With that in mind, for me, the adaptation problem for physical climate modelling is to develop storylines that describe the sorts of events that could occur, particularly where they are either the sort that could be come prevalent enough to be “climatic straws”, or are sufficiently catastrophic in their own right to generate mitigation and/or a priori adaptation (e.g. we buy fire insurance and install fire-escape windows despite the risk of a house fire being negligible for any one of us). (This paragraph is phrased in terms of “catastrophe”, but no matter how bad it gets, there will also be opportunities, and storylines should help tease out those too!)

  • The models we use for these problems do not need two-way interactions with human systems, on the timescales in play, human models will respond to the climate, but there will be no forcing of the climate system itself.
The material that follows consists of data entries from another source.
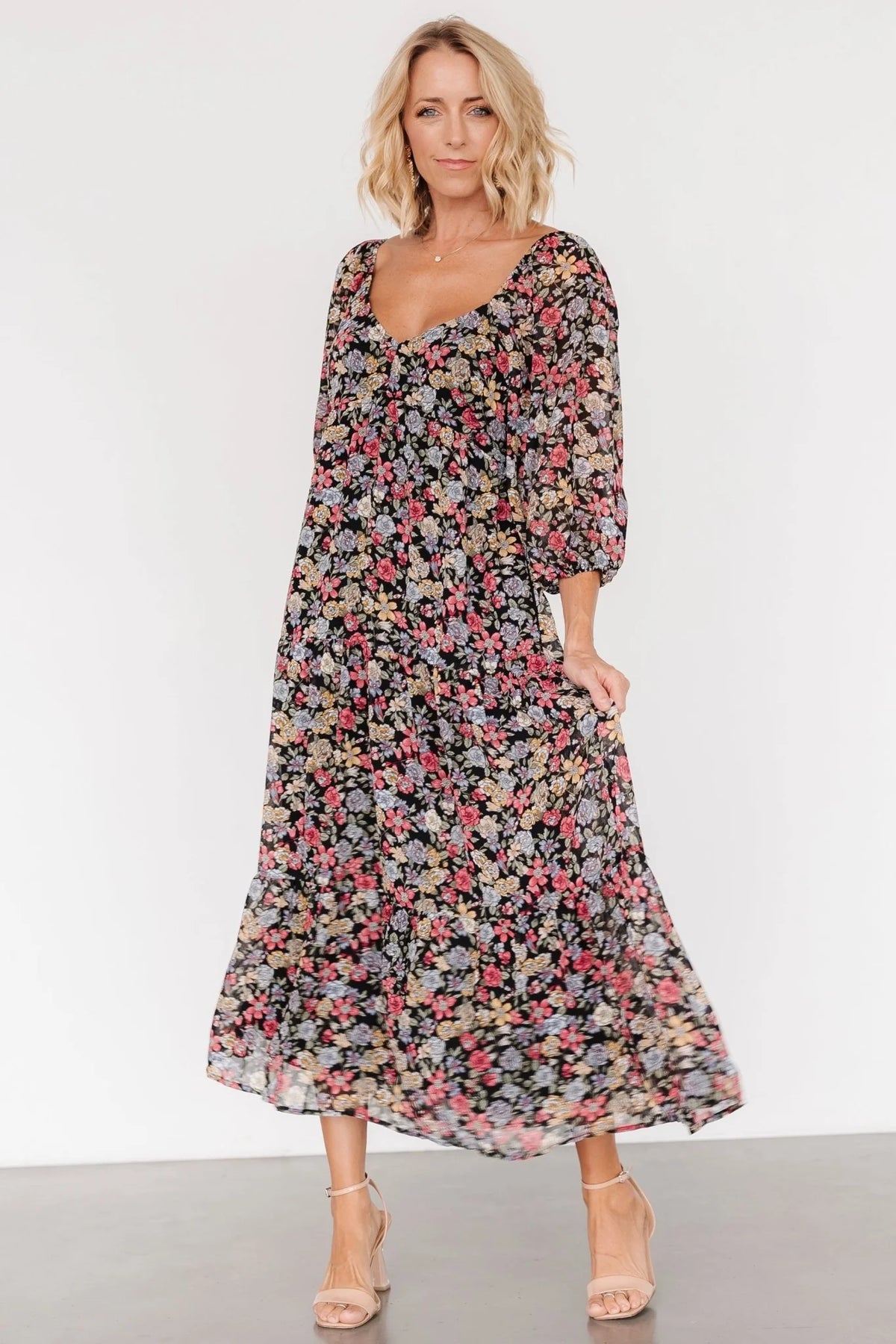 Nevaeh Bubble Sleeve Dress | Multi Floral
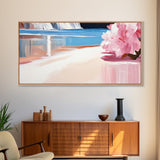 Pink Blossom, Coastal Wall Art, Living Room Decor, Framed Canvas Print, Modern Beach Painting, Pastel Home Decor, Seaside Art
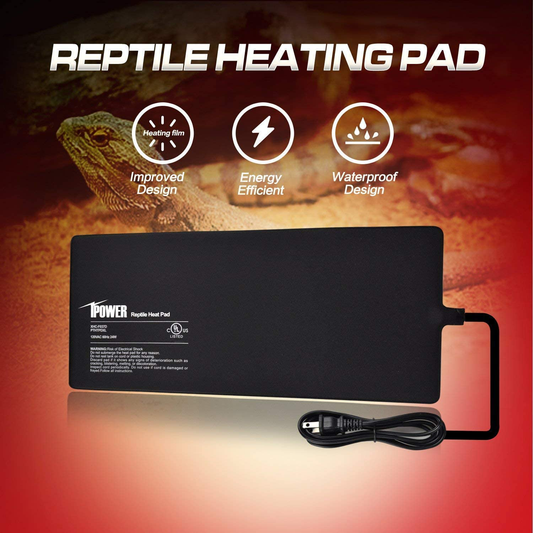 Ipower Reptile Heat Pad 4W/8W/16W/24W under Tank Terrarium Warmer Heating Mat and Digital Thermostat Controller for Turtles Lizards Frogs and Other Small Animals, Multi Sizes Animals & Pet Supplies > Pet Supplies > Reptile & Amphibian Supplies > Reptile & Amphibian Habitat Heating & Lighting iPower 8" x 18"  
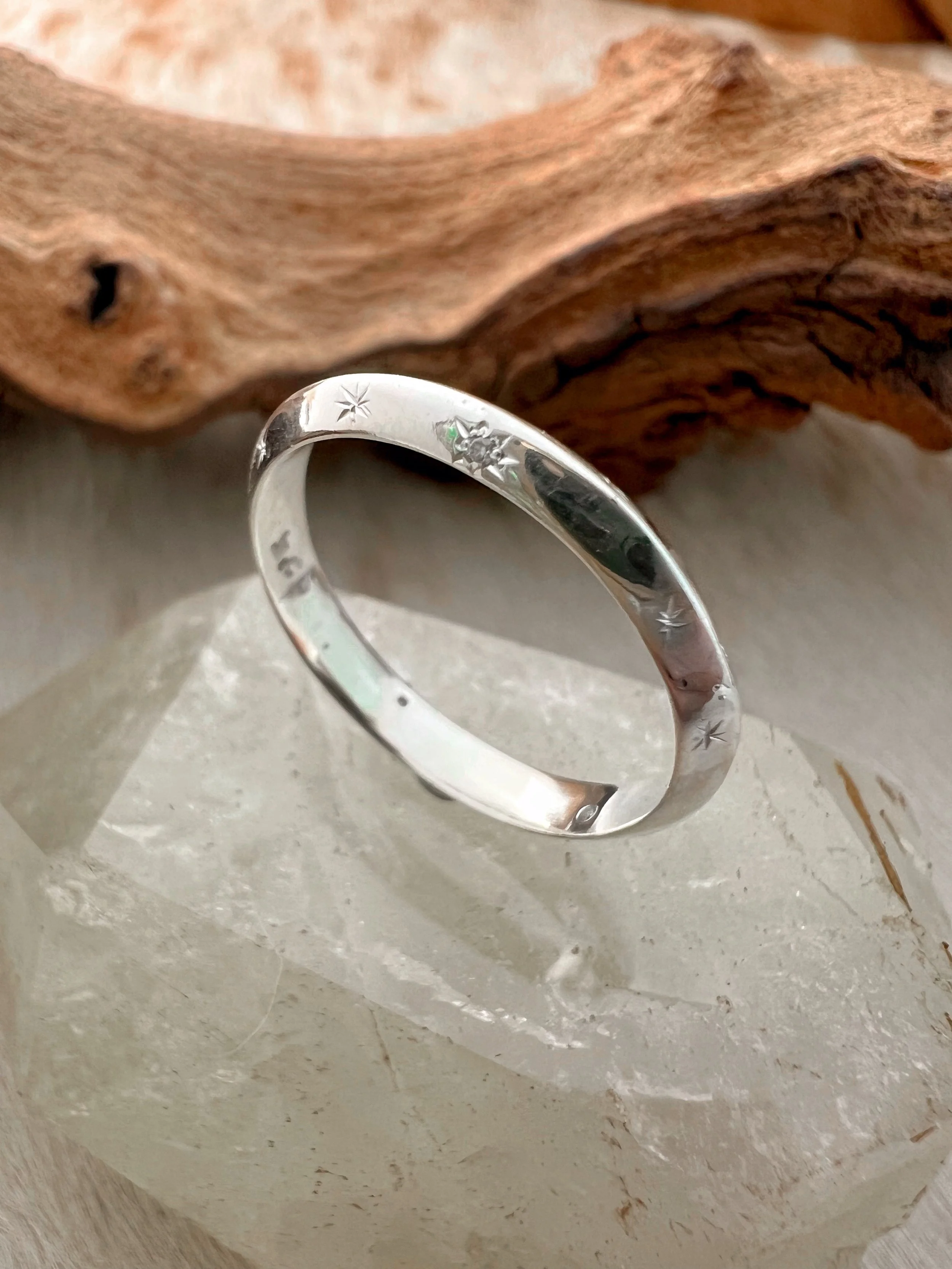 Hand engraved star ring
However, recognising that change will happen, and trying to decide both the scale of likely change, and what could or should be done about it - the mitigation problem requires a very different set of modelling tools. We have already seen the state of the art certainly allows humans to influence climate via scenarios, but how do we close that loop - how do we think climate change will influence policy and behaviour, and do we really believe we need to iterate round that loop inside running simulations? Most importantly, can we quantify the likelihood of a particular outcome for a particular intervention?

  • My take on this is that we do not need to have interacting humans inside running simulations which have realistic and detailed representation of the physical climate - not only do we not have good mathematical models of the relevant human behaviour, we do not have the computational power to do the vast amount of parameter spanning across human behaviours with detailed climate as well. In my opinion this would not be an appropriate computational framework in the sense of Palmer and Smith, the balance of complexity between the human system and the climate system representations would be inappropriate (using the language of Calvin and Bond-Lamberty).

There are of course other models, particularly IAMs, which can be considered as climate models if the problem at hand is the interaction of humans and climate. Increasing the coupling of human behaviour on the climate system of those models may make a lot more sense - but of course these are models which have human interactions in them already, so what Beckage et al are really asking for is “more complete representations of human interactions” in “some classes of (fast) climate models”. If more realistic climate was necessary, then one might consider EMICs, but going to a full ESM? Not a good use of time and energy in the near future!

Blame Oliver Bothe for this if you have read this far. He invited us to discuss!

(Updated 29/10/2020: I had inadvertently linked the same Thorton figure twice. Fixed.)